■ Objective ■
Present only the lines of the data below from the one containing "How far into" down to the end of the data, including that line, as a Markdown table with the columns No. and Line. Number each row and leave out blank lines.

■ Material provided ■
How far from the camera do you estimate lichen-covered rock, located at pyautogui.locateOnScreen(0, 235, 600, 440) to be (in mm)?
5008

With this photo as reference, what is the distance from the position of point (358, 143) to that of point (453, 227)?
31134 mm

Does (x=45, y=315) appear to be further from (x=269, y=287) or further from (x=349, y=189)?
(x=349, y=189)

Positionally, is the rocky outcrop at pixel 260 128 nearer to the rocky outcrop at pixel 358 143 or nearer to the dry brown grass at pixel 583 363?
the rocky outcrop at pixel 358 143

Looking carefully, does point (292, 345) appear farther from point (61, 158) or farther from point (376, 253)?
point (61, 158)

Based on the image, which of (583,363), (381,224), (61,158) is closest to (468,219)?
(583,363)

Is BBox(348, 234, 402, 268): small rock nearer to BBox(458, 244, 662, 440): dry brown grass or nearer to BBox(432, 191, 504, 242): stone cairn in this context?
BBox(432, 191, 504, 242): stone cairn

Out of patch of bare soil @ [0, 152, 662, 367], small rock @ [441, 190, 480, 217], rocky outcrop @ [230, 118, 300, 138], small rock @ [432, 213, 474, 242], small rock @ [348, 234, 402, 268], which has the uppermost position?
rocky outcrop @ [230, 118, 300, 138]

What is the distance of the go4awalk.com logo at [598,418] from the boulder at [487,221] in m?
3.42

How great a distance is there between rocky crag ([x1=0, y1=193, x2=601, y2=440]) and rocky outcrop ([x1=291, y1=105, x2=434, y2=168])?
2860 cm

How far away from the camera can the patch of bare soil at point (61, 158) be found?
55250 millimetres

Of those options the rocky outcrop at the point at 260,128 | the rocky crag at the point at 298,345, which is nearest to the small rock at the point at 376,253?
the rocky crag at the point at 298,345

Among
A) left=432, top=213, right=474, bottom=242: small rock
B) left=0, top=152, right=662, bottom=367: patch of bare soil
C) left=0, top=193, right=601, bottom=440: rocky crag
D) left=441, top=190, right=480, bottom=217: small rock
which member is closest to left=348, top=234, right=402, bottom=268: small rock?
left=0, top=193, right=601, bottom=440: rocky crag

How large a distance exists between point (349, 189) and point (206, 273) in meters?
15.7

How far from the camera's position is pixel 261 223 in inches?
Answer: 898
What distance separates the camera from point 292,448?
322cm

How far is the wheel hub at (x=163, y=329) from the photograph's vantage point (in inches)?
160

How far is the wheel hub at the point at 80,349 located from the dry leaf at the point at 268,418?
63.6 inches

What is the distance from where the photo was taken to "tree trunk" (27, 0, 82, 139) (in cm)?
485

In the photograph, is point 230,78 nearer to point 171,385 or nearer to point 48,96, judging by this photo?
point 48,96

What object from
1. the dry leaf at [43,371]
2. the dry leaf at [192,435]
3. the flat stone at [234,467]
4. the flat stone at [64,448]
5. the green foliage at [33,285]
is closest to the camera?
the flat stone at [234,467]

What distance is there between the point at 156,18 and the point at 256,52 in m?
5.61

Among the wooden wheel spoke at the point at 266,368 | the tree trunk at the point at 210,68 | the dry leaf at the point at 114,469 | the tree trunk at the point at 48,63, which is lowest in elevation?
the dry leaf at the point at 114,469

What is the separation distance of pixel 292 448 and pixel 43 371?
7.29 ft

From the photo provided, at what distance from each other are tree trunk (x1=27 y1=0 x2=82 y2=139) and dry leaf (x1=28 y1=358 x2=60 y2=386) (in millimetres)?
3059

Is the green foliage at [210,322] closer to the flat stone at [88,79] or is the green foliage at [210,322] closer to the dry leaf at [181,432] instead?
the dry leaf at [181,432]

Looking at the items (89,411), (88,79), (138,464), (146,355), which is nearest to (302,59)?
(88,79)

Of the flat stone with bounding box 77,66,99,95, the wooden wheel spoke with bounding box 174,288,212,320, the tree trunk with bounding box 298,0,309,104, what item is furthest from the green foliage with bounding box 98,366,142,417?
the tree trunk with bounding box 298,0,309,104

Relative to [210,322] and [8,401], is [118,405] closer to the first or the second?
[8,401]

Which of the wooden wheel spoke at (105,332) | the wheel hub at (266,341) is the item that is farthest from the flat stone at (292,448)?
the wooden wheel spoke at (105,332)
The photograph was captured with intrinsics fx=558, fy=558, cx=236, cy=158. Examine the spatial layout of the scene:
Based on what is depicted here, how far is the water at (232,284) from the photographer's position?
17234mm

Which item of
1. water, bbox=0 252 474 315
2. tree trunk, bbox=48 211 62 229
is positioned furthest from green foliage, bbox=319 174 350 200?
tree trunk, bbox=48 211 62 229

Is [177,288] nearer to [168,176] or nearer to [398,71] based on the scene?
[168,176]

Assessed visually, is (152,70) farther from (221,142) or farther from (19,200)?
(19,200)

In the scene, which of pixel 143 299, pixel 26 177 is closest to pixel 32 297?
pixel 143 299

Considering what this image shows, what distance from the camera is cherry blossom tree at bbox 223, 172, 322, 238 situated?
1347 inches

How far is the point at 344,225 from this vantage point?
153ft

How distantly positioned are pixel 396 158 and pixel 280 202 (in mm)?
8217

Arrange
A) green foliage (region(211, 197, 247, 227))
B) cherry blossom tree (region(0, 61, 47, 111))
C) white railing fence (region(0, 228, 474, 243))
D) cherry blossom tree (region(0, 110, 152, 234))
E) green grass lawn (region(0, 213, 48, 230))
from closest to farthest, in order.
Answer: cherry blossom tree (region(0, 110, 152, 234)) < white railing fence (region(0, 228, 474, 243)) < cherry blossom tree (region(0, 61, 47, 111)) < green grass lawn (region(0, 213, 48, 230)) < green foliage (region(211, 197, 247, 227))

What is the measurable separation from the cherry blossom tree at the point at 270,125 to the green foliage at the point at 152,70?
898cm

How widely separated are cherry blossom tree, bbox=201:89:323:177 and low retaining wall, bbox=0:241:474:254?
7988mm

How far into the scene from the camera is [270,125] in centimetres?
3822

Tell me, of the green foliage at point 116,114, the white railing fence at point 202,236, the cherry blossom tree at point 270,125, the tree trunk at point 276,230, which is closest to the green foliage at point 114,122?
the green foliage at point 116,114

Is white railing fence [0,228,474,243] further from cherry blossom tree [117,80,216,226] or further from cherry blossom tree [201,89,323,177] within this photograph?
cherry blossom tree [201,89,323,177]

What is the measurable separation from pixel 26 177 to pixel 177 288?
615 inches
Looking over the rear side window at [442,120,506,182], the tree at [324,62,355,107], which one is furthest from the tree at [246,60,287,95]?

■ Answer to this exercise ■
| No. | Line |
|---|---|
| 1 | How far into the scene from the camera is [270,125] in centimetres? |
| 2 | 3822 |
| 3 | Tell me, of the green foliage at point 116,114, the white railing fence at point 202,236, the cherry blossom tree at point 270,125, the tree trunk at point 276,230, which is closest to the green foliage at point 114,122? |
| 4 | the green foliage at point 116,114 |
| 5 | Is white railing fence [0,228,474,243] further from cherry blossom tree [117,80,216,226] or further from cherry blossom tree [201,89,323,177] within this photograph? |
| 6 | cherry blossom tree [201,89,323,177] |
| 7 | What is the measurable separation from pixel 26 177 to pixel 177 288? |
| 8 | 615 inches |
| 9 | Looking over the rear side window at [442,120,506,182], the tree at [324,62,355,107], which one is furthest from the tree at [246,60,287,95]? |